### Given request
Please repeat word for word the lines of the entries below, starting with the line that contains "Could you tell" and going on through the final line of the entries.

[Data entries]
····················
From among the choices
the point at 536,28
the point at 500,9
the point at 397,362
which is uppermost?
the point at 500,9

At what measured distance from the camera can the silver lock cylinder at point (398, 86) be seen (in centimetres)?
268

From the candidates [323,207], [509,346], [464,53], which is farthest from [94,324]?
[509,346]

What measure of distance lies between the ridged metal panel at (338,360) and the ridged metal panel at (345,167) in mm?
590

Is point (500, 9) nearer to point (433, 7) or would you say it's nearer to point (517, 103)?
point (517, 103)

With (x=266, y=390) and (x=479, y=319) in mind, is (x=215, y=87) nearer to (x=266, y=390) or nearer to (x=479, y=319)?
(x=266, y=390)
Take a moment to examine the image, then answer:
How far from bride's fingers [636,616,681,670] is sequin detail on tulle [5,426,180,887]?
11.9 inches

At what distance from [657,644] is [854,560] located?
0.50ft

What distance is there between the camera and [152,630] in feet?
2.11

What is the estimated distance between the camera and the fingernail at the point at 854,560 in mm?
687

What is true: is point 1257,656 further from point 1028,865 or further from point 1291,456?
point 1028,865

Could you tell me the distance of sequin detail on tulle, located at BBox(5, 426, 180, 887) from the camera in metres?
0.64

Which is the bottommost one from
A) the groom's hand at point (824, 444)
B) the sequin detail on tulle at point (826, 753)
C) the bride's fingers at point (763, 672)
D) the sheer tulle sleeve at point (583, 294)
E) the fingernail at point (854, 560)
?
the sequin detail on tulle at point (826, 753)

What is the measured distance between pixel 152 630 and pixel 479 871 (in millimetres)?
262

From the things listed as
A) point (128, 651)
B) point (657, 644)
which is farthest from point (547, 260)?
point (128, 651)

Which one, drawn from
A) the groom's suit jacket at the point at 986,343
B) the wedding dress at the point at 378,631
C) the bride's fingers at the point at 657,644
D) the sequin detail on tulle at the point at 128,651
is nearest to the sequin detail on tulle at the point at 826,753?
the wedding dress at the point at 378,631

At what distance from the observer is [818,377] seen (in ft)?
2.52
····················
### Response to the task
Could you tell me the distance of sequin detail on tulle, located at BBox(5, 426, 180, 887) from the camera in metres?
0.64

Which is the bottommost one from
A) the groom's hand at point (824, 444)
B) the sequin detail on tulle at point (826, 753)
C) the bride's fingers at point (763, 672)
D) the sheer tulle sleeve at point (583, 294)
E) the fingernail at point (854, 560)
?
the sequin detail on tulle at point (826, 753)

What is the measured distance between pixel 152 630 and pixel 479 871 (in millimetres)?
262

From the things listed as
A) point (128, 651)
B) point (657, 644)
which is farthest from point (547, 260)?
point (128, 651)

Which one, drawn from
A) the groom's suit jacket at the point at 986,343
B) the wedding dress at the point at 378,631
C) the bride's fingers at the point at 657,644
D) the sequin detail on tulle at the point at 128,651
is nearest to the sequin detail on tulle at the point at 826,753?
the wedding dress at the point at 378,631

At what distance from the observer is [818,377] seen (in ft)?
2.52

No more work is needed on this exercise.